*ASSIGNMENT*: Provide a character-exact reproduction of the lines from the line with "The model trained" to the end of the entries.

*PROVIDED MATERIAL*:

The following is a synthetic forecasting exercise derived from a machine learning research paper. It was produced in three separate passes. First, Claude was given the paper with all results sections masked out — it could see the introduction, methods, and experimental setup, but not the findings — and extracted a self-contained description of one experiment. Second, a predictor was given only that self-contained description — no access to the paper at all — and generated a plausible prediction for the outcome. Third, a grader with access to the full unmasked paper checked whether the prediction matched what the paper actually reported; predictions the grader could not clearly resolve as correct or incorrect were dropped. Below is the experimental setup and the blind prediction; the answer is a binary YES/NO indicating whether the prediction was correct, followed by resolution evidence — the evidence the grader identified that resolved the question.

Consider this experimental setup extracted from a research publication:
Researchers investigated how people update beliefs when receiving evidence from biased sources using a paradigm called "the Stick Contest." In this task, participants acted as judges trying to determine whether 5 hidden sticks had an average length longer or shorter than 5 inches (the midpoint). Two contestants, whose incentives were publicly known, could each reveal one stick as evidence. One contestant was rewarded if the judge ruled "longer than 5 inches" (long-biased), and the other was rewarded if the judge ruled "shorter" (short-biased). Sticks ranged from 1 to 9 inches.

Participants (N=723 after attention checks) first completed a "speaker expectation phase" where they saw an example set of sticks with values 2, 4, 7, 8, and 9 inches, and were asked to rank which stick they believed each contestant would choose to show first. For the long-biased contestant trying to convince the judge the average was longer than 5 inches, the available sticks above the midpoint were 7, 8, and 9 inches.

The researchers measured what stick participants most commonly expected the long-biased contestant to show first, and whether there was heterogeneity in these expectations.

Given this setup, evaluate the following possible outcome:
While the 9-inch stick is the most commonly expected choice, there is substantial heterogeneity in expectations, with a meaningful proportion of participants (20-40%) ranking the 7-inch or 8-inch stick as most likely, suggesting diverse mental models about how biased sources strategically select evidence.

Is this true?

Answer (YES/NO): YES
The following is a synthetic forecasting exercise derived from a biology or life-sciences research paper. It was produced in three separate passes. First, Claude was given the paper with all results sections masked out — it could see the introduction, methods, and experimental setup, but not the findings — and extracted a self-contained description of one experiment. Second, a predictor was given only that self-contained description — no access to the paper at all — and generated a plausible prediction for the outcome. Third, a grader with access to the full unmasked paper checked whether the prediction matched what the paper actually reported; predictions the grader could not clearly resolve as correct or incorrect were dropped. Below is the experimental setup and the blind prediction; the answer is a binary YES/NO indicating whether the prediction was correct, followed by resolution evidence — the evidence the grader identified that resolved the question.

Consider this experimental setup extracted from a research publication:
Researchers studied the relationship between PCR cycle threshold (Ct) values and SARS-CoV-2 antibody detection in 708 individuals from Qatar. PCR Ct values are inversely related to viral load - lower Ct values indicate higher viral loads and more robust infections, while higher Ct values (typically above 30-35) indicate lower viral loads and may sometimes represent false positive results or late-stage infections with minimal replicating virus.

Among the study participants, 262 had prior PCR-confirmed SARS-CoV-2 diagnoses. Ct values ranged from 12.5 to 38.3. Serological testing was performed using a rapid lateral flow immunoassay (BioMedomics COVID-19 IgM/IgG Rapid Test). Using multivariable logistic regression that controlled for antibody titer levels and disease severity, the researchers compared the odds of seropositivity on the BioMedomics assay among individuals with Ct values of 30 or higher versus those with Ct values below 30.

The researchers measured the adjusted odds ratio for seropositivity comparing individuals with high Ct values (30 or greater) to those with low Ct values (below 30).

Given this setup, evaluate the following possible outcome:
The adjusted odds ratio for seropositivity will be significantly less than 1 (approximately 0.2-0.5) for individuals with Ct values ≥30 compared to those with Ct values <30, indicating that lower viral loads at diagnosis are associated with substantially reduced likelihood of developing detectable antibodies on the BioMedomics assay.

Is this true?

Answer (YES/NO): YES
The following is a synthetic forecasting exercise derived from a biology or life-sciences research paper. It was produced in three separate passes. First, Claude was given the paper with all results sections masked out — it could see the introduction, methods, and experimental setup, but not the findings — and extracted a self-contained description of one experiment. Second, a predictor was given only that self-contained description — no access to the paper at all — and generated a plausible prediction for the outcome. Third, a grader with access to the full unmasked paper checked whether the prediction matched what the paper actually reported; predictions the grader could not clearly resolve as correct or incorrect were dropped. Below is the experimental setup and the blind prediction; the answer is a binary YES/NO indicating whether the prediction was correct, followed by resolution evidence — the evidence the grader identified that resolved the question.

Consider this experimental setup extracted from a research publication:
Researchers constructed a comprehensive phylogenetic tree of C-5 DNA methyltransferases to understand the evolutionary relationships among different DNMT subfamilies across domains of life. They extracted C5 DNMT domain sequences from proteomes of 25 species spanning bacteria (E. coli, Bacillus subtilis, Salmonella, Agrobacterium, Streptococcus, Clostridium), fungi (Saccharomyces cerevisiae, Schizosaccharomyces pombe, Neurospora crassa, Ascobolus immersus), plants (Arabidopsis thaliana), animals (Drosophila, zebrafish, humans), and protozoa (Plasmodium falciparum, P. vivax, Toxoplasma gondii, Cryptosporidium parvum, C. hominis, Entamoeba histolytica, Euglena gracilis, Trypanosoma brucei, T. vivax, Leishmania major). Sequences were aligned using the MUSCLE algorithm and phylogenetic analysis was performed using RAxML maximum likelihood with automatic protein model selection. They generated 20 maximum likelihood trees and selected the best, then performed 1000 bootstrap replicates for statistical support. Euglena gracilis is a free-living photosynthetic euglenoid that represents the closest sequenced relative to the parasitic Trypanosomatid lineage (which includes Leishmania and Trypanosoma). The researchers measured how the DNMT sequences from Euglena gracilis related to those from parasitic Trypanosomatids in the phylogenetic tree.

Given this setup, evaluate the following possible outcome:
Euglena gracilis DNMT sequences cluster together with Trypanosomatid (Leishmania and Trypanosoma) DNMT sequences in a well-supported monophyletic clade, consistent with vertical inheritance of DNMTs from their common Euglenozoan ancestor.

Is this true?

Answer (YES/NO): NO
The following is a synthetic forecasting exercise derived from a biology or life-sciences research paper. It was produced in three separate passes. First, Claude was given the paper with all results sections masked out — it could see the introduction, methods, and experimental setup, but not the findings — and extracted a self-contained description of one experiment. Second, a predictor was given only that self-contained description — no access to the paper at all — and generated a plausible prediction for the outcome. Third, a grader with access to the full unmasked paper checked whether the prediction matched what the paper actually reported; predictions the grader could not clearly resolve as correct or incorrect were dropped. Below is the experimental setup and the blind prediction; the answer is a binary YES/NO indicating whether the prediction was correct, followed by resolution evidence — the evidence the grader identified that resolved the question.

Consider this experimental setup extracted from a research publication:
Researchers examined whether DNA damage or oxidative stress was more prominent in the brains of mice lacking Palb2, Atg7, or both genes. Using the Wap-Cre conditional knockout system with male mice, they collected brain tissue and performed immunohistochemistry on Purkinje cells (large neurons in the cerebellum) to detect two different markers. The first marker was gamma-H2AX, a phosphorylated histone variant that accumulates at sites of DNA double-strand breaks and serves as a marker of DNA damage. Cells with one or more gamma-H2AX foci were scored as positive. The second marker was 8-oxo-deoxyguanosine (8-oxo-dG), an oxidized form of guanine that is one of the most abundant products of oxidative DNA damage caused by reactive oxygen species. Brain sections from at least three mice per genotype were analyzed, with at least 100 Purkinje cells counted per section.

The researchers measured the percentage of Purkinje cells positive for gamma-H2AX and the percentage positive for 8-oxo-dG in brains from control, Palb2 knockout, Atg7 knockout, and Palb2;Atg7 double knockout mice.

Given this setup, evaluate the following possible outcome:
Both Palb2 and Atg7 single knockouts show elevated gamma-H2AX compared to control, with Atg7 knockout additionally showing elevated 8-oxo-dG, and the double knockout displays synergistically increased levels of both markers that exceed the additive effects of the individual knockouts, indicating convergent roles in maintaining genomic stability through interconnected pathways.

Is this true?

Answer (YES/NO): NO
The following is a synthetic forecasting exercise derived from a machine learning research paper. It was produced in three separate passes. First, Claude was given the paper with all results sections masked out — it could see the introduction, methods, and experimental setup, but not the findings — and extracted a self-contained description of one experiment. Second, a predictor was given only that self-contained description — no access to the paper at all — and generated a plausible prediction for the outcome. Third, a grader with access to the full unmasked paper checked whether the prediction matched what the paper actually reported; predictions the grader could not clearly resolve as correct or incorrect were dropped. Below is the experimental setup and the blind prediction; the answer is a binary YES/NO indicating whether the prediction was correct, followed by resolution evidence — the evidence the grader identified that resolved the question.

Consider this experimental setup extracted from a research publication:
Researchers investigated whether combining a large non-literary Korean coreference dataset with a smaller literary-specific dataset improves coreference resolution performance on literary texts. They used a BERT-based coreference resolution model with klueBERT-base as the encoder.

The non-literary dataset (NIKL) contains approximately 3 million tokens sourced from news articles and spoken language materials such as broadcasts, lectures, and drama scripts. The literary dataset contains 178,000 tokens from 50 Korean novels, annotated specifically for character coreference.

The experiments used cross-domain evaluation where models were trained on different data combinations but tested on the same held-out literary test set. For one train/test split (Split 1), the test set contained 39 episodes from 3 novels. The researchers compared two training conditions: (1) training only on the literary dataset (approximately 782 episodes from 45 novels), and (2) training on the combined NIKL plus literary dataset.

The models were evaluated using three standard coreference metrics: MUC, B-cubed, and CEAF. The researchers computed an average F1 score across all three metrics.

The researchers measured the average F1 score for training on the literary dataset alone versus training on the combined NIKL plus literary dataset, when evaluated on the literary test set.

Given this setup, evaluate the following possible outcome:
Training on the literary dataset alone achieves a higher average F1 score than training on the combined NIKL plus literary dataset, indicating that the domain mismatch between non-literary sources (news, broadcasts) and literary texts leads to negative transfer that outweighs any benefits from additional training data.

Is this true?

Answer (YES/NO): YES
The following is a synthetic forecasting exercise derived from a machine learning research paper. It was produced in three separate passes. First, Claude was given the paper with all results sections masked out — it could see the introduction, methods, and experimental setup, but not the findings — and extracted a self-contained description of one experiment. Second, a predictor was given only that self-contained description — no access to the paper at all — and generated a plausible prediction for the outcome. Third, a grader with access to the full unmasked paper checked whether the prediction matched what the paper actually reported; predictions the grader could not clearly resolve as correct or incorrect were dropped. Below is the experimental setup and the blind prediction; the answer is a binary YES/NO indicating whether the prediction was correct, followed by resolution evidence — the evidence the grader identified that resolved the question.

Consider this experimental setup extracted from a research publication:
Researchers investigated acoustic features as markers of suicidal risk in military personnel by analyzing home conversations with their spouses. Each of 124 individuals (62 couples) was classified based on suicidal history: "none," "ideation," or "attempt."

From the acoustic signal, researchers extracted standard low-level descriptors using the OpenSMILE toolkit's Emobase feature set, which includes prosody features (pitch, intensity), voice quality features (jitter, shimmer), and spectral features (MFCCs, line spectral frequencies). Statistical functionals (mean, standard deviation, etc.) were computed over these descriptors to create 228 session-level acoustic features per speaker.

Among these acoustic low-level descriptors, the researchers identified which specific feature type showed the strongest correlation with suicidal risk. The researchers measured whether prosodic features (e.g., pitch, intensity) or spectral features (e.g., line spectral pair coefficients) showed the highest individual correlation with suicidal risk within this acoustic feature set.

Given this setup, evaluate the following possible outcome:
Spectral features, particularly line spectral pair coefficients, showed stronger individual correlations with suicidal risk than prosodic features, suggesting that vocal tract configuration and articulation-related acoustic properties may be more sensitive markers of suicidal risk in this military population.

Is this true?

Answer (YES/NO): YES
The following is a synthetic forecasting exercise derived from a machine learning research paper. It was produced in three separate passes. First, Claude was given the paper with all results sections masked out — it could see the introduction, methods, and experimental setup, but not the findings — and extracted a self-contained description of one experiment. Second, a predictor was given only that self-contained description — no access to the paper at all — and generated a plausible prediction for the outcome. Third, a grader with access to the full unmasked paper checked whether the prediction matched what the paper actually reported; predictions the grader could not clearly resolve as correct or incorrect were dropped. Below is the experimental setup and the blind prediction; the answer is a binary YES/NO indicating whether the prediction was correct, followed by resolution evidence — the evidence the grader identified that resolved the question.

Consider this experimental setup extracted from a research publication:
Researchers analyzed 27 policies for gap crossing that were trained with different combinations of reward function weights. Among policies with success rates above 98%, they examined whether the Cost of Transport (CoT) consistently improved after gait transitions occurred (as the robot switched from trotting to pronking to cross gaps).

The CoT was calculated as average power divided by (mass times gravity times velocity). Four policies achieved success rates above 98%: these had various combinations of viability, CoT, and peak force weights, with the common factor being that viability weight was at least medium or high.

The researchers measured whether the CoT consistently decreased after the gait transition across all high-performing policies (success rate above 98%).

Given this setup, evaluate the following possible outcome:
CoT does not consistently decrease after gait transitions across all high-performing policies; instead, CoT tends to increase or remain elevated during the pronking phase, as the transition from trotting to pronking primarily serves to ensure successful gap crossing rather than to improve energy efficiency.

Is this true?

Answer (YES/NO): NO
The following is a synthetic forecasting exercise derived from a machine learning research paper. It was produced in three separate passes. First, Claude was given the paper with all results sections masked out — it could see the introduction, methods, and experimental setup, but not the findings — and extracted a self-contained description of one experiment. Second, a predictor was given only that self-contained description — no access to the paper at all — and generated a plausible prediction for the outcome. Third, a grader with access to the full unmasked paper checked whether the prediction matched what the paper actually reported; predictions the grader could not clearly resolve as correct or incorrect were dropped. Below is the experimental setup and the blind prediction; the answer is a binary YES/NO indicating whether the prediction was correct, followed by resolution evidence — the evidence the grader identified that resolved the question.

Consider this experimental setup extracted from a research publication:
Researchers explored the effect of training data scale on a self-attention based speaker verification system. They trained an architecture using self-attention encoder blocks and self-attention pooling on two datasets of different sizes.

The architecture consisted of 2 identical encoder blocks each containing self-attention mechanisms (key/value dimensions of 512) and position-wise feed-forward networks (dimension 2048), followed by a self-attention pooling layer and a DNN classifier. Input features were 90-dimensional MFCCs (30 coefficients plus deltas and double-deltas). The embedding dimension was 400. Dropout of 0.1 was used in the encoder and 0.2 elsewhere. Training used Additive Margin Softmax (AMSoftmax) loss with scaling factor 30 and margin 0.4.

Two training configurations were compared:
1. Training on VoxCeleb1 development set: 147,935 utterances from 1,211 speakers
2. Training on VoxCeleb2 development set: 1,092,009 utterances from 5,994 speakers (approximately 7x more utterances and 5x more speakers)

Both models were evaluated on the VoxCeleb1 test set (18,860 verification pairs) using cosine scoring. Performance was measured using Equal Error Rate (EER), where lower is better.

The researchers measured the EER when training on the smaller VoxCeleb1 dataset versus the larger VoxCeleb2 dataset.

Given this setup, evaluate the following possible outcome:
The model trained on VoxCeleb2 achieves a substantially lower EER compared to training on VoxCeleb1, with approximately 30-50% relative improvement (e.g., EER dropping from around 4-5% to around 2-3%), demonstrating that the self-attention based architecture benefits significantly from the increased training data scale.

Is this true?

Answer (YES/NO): NO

*ANSWER FOR THIS EXERCISE*:
The model trained on VoxCeleb2 achieves a substantially lower EER compared to training on VoxCeleb1, with approximately 30-50% relative improvement (e.g., EER dropping from around 4-5% to around 2-3%), demonstrating that the self-attention based architecture benefits significantly from the increased training data scale.

Is this true?

Answer (YES/NO): NO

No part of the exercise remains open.